J.C. and the Deacon weren’t on the ice ledge but were lying prone against a wall of snow and ice on the North Col proper about 40 feet from the head of the ladder. I plopped down beside them and handed out the thermoses.
“This is very welcome, thank you, Jake,” said the Deacon, accepting one thermos and setting it in the snow while his hand returned to steadying the large pair of binoculars. I’d forgotten to bring my own glasses from Camp IV. J.C. handed me his.
“They’ve been moving around since dawn,” Jean-Claude said. “Burying the dead and scattering or burying the ashes of the tents.”
“Burying the…,” I said and looked through the binoculars.
Down at the remnants of Camp III, eight men, their faces mostly hidden behind white scarves or handkerchiefs, all wearing white overparkas, were indeed dragging away the last bodies of our murdered Sherpas. Others were shoveling ashes and detritus from the previous night’s destruction onto large flat tarps.
“I would give a thousand pounds to have my ’scoped Lee-Enfield back right now,” whispered the Deacon.
“Why are they…,” I began.
“The Germans don’t know if another British Everest expedition might be coming next year or the year after that,” said the Deacon, finally putting his glasses down and unscrewing the lid on his thermos. Jean-Claude was already drinking his steaming coffee and had handed me the cup to share with him. “But they don’t want evidence of the slaughters,” continued the Deacon. “The Germans are usually very good about covering such things up.”
“Where are they burying them?” I whispered.

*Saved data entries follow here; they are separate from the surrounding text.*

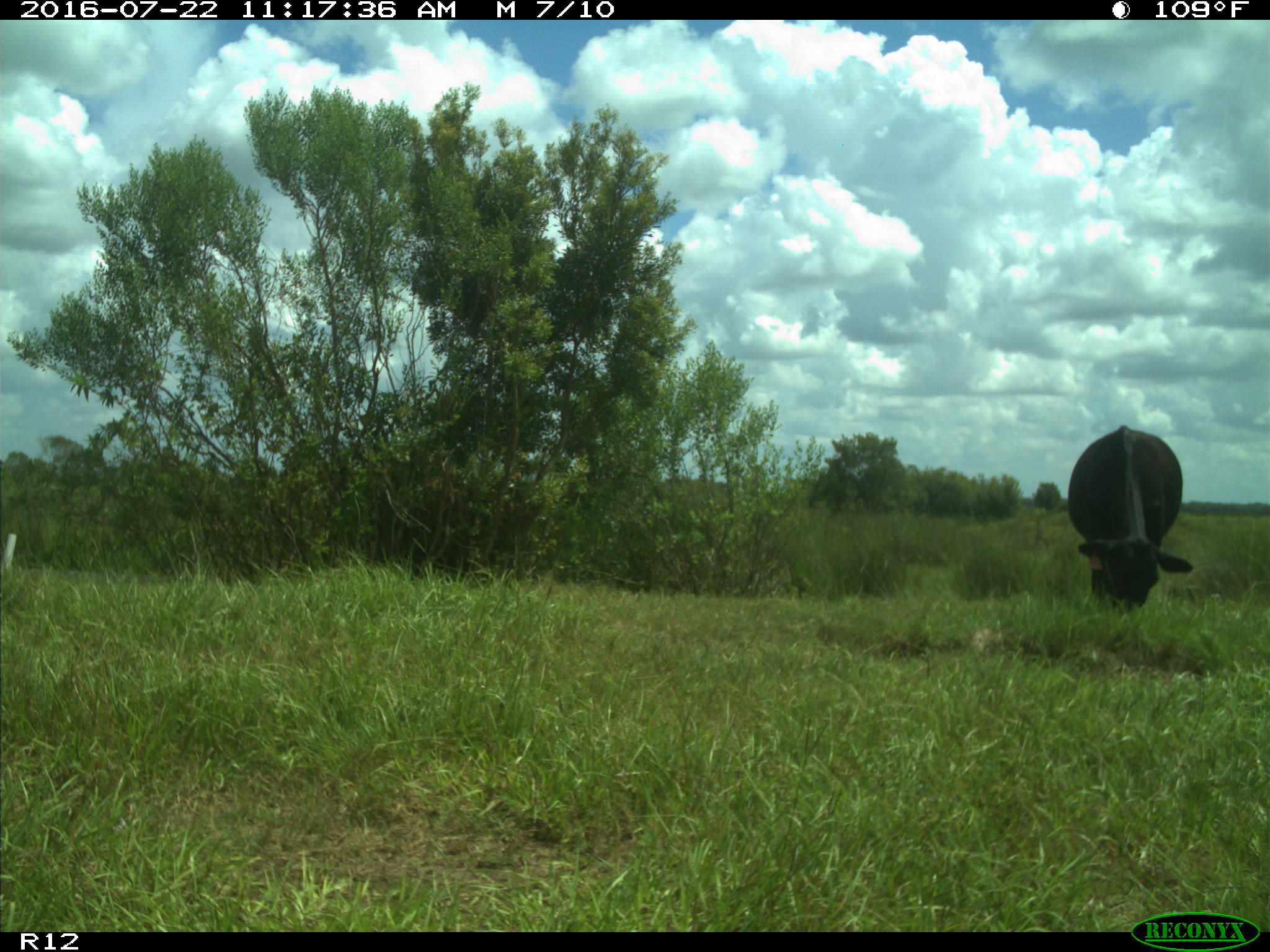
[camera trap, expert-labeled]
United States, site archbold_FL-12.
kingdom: Animalia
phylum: Chordata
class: Mammalia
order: Artiodactyla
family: Bovidae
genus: Bos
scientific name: Bos taurus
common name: domestic cow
Bos taurus (domestic cow).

I was trying to think of the names of all our Sherpas.
“Probably in that deep crevasse at the edge of the moraine on the west side, beyond the ice pinnacles there,” said the Deacon. “This coffee tastes good.”
“So when they finish with burying and dispersing the…evidence,” I said, “they’ll come up to get us?”

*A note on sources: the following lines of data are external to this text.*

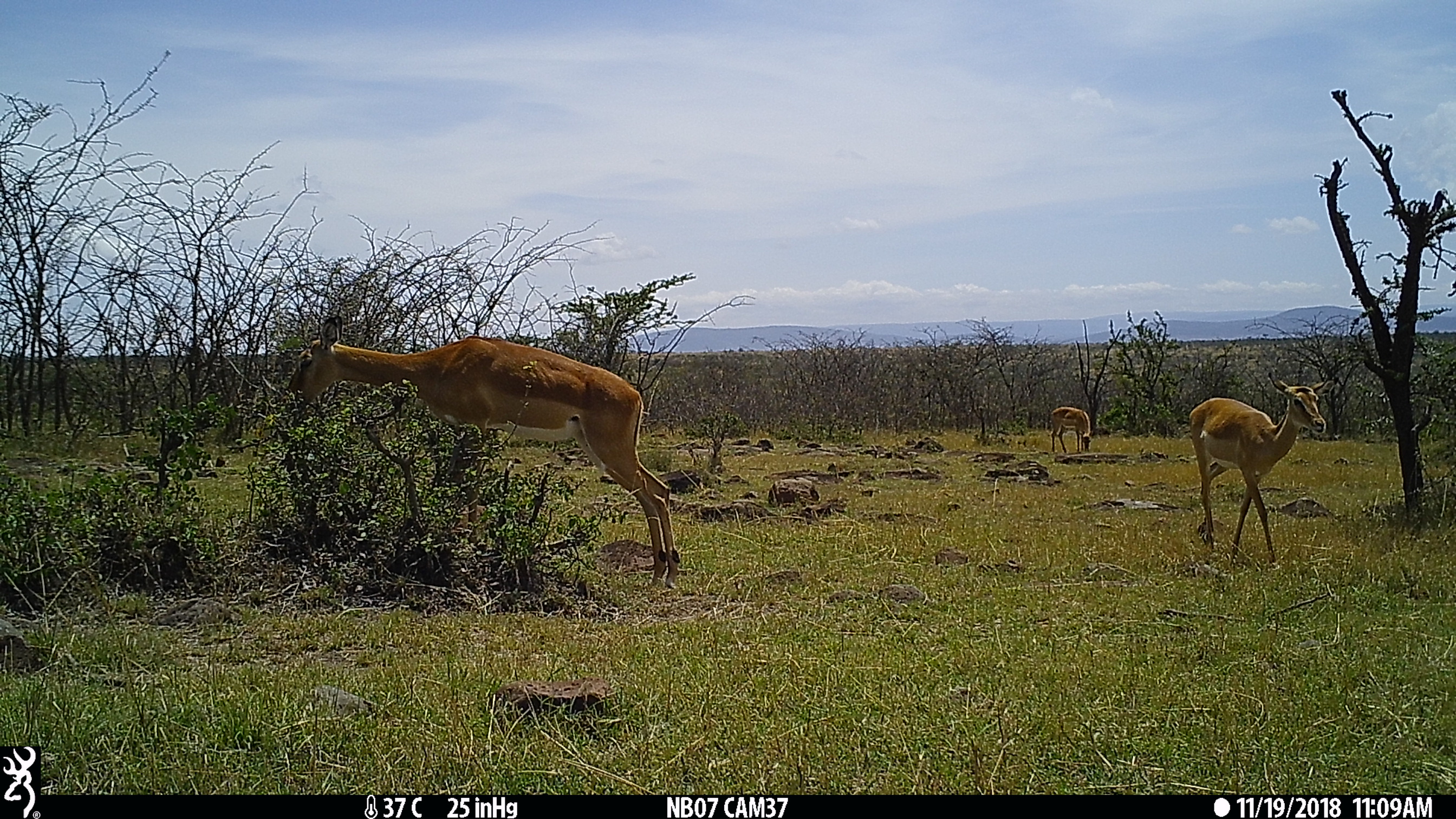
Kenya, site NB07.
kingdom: Animalia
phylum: Chordata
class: Mammalia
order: Artiodactyla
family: Bovidae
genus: Aepyceros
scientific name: Aepyceros melampus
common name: impala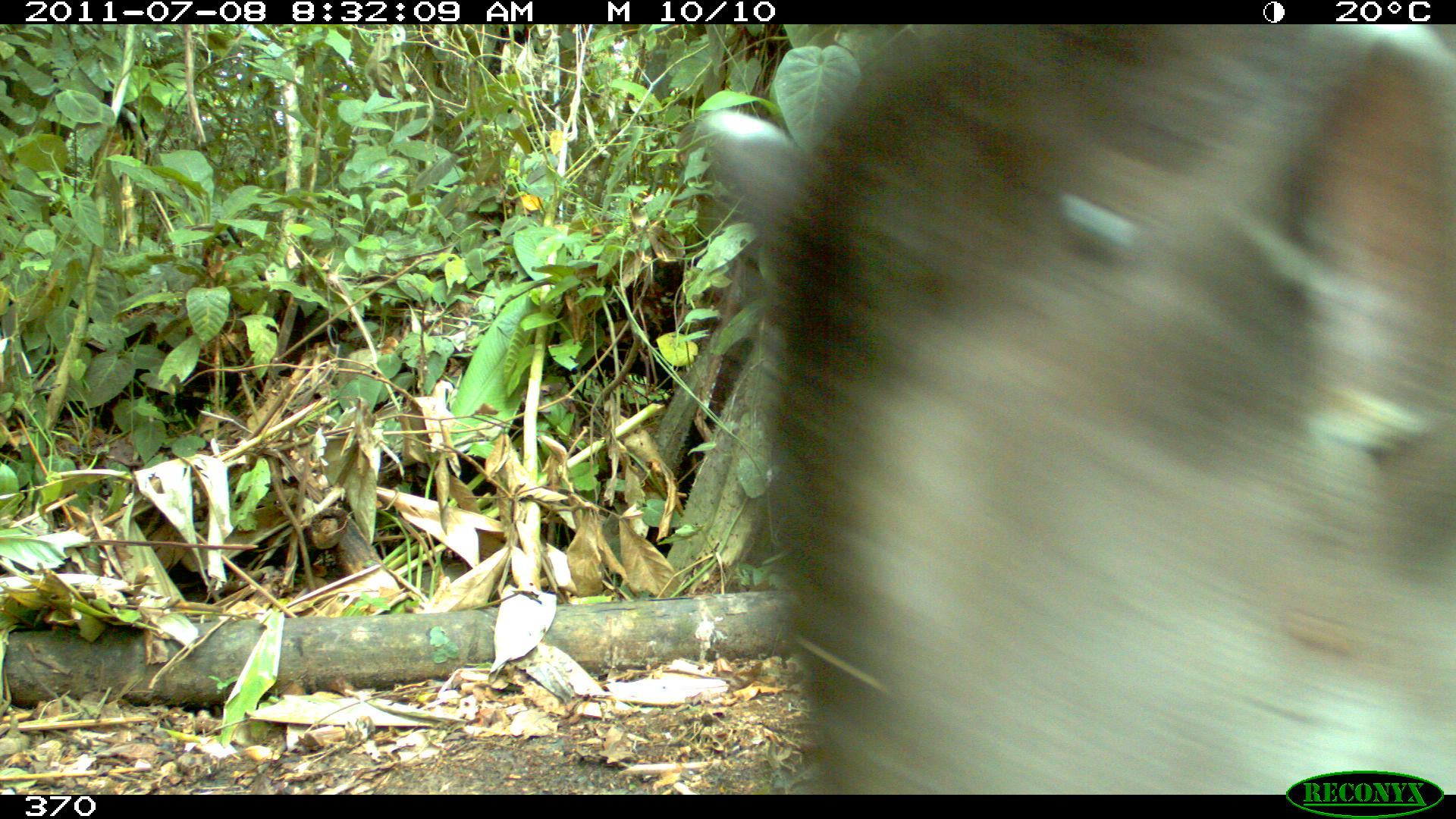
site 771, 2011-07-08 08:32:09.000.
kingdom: Animalia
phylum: Chordata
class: Mammalia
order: Perissodactyla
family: Tapiridae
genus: Tapirus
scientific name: Tapirus terrestris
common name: south american tapir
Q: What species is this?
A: Tapirus terrestris (south american tapir).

“Almost certainly,” said the Deacon.
I craned my neck to look at the blue sky and clear, still air. The North Face of Mount Everest loomed over us like some impossible stage prop. “We’ve lost the advantage of the wind and clouds.” I’d inadvertently said what I was thinking.
“Yes, we have,” said the Deacon. “But it’s a beautiful day for a summit attempt.”
I wasn’t sure whether he was joking. But I wasn’t amused.
“They have both of the hunting rifles we had at Base Camp plus your rifle,” I said. “And you said that your modified Lee-Enfield is effective up to five hundred and fifty yards, with a maximum range of more than a thousand yards.”
“Yes,” said the Deacon.
“Well, this North Col is only a thousand-some feet above them,” I said angrily. “Everything up here is well within the thousand-yard maximum range of the rifle. And so will we be if we try to climb up the North Ridge.”
The Deacon nodded. “But they don’t have a good angle on us, Jake. I suspect that the German with my sniper’s rifle is up on the glacier below Camp Three right now—at the highest point on the glacier, actually—trying to get a clear shot. But the North Col is just high enough that they can’t see us up here—especially when we stay back away from this edge. Not while they’re anywhere close to being within firing range. As long as we don’t poke our heads up along this ridgeline, I don’t think they’ll try to take a shot.”